İki hava atıp ilgi çekeyim diye anlattım evet. Hani demiştim ya, hastalık modası diye. Alın işte moda benden sorulur, ikoncanım ben haberi yok kimsenin..

2 senedir giyecek yeni bir şey almamışım üstüme, ayağıma ayakkabı, saçıma toka.. 
Geçen gün babamın senede bir defa elime tutuşturduğu elli yetale ile gidip hiçbir zaman giymeyeceğim şeyler aldım.
Elbise giymem ki ben.. Giyemem, nerede giyeceğim ki.. Evden dışarı çıktığım mı var.. Kotlarım desen 4 sene almıştım en son..
Alışverişten keyif alan kadınlara bayılırım ben. Onların yerinde olsam ben de zengin bir koca isterdim sanırım.
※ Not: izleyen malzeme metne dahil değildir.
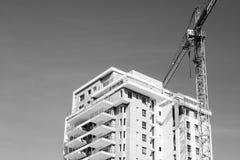 ÑAME DEL PALO, ISRAEL 3 DE MARZO DE 2018: Alto edificio residencial en el ñame del palo, Israel Fotos de archivo
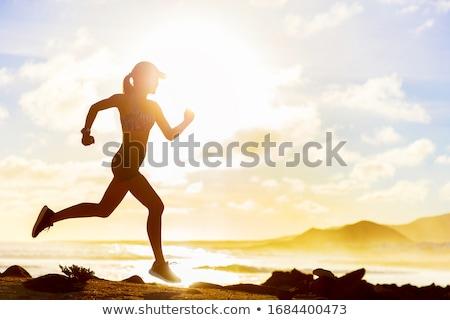 エネルギッシュな やる気のある 女性 フィットネス ビーチ 健康 ストックフォト © lovleah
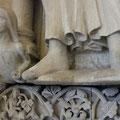 Riemchenschuhe einer Plastik am Dom zu Münster (Foto: Privat)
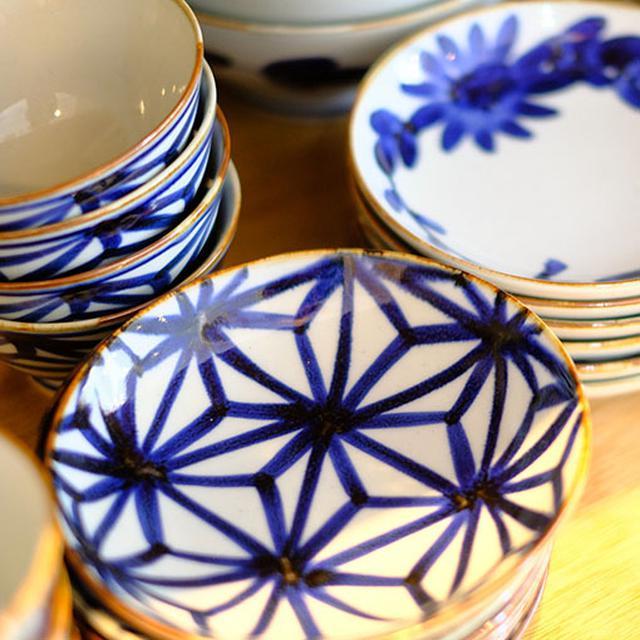 画像: 江戸時代の文様を施したシリーズ。風合いがあって磁器なのに陶器みたいですね。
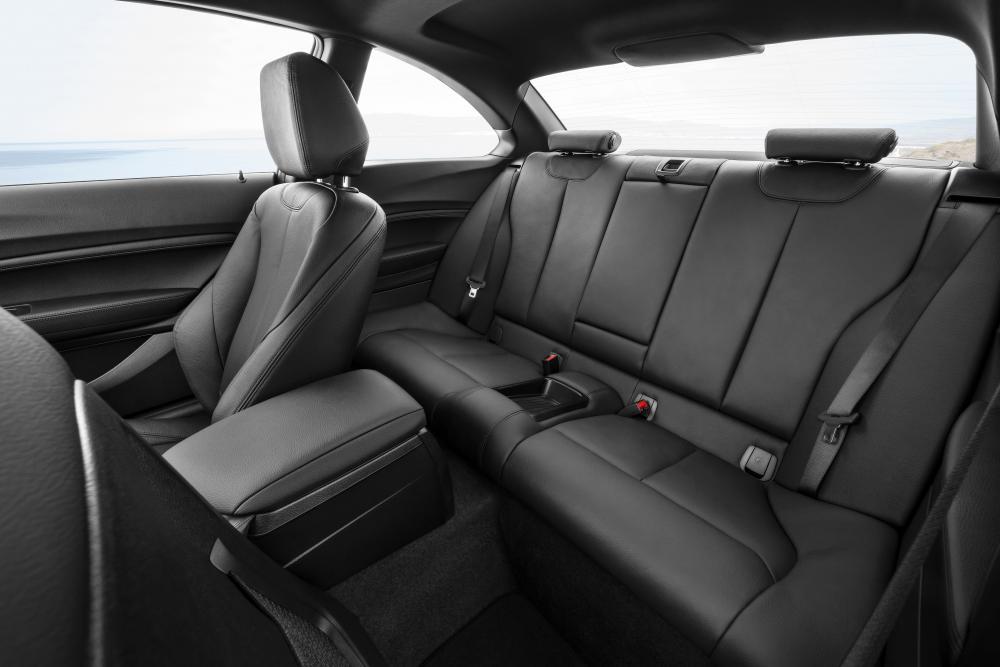 BMW 2 серия 1 поколение F22 [рестайлинг] (2017) Купе интерьер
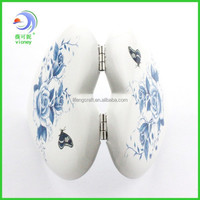 china style heart shape aluminum makeup mirror stand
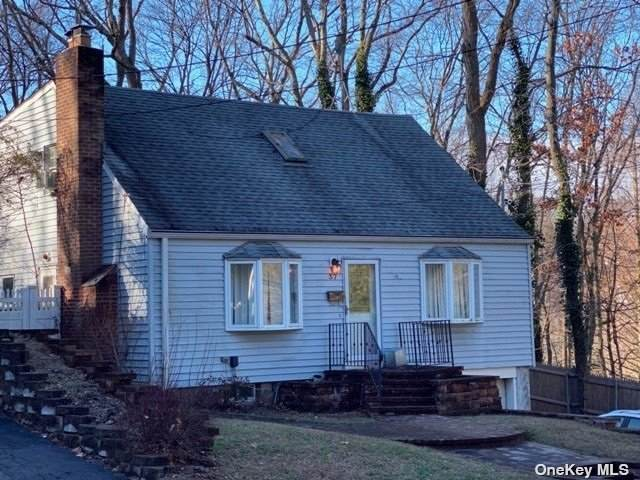 37 Soundview Road, Huntington, NY 11743 (MLS #3312850) :: Frank Schiavone with William Raveis Real Estate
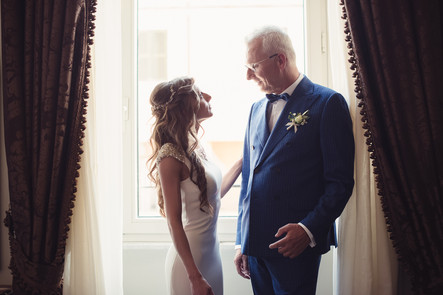 039-papà-sposa-emozione-finestra-tende.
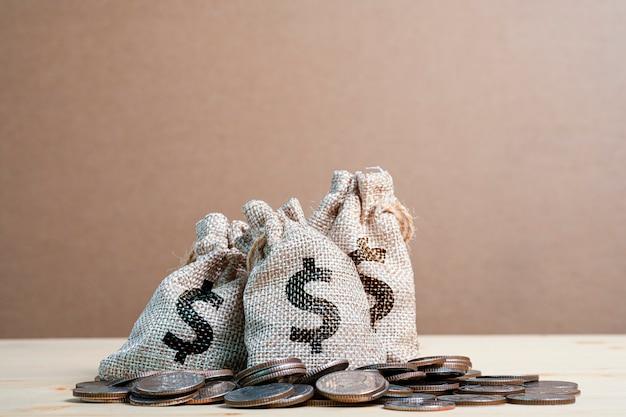 Münzen stapeln und haufen von us-dollar in der tasche.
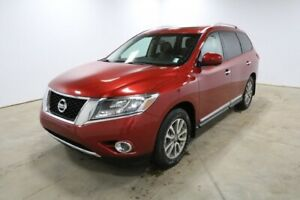 2015 Nissan Pathfinder AWD SL Accident Free,  Navigation,  Leath
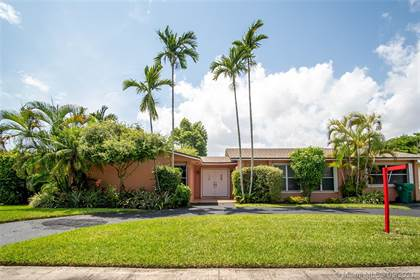 Residential for sale in 8034 SW 91st Ave, Miami, FL, 33173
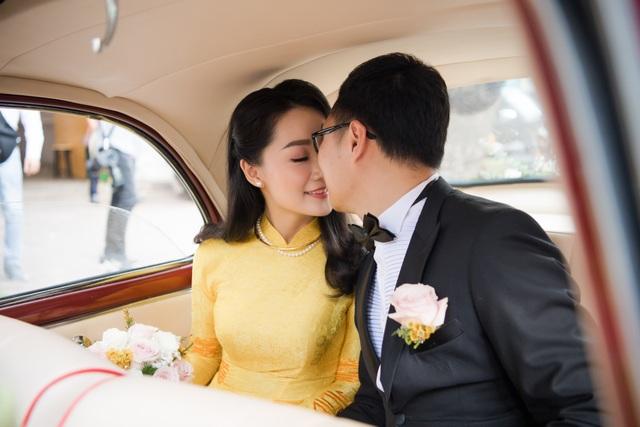 """Trọn vẹn ảnh cưới đẹp như mơ của """"BTV Thời sự trẻ nhất VTV"""" - 23"""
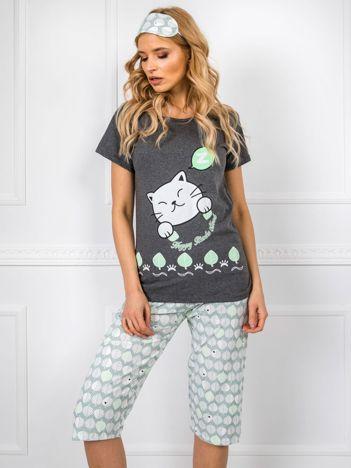 Grafitowo-zielona piżama we wzory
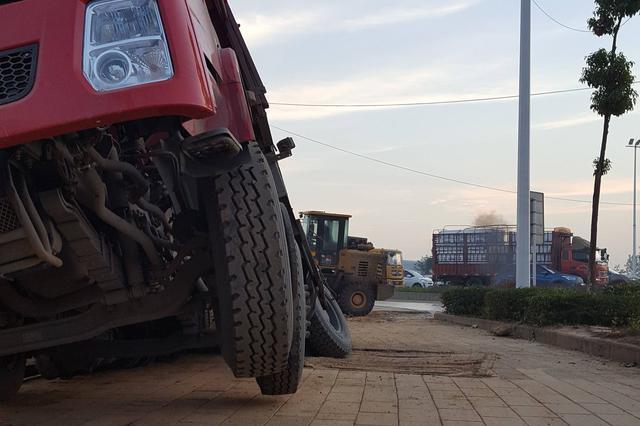 武汉东湖高新一路口 一名大学生不幸魂断大货车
O çalışsın ben harcayayım. Yoo eleştiri falan değil, durum bu. Ama ben alışverişi de sevmem ki..
Fotoğraf çekmeyi seviyordum baktım herkes fotoğrafçı olmuş bana laf düşmez deyip çekildim aradan.. 
Sevgilim demişti bana: "x kız tam benim sevgilim olabilecek bir kız" diye. O günden beri sevgilime sevgili arıyorum ben. Karşıma çıkan kızları "tam ona göre bu kız" deyip not alıyorum. Sikinde değildir tabi bu cümle ama benim sikim olmamasına rağmen sikimde. 
İlgilerimiz çok farklı. Ben yabancı müzikten nefret ederim, çok nadirdir dinlediğim. Arabesk dinlerim, halk müziği, sanat müziği dinlerim. Sevmediğim bir şey hakkında bilgi edinmeye gerek duymam, ilgimi çekmeyen, beni şaşırtmamış bir şeyi çoğu zaman aklımda tutamam. Batıdan nefret ederim, doğudan da biraz nefret ederim.
Çocukluğumu çocuk olarak, ergenliğimi ergen olarak, gençliğimi de genç olarak yaşamamış biriyim. "Aman dur canım hâlâ gençsin.." Bok gencim.! 17, 18, 19, 20, 21, 22, 23, 24, 25... Bu yaşların hiçbirinde eğlenmedim ben. Tıpkı 4, 5, 6, 7, 8, 9, 10, 11, 12, 13, 14, 15, 16 yaşlarımda eğlenmediğim gibi.. Şöyle ağız dolusu gülemedim. Sadece kendi esprilerine gülen bir insanım ben zaten. Çok güzel espriler yapabilirim ama canım isterse, bu yeteneğimi büyükbabamdan aldığım için mutluyum..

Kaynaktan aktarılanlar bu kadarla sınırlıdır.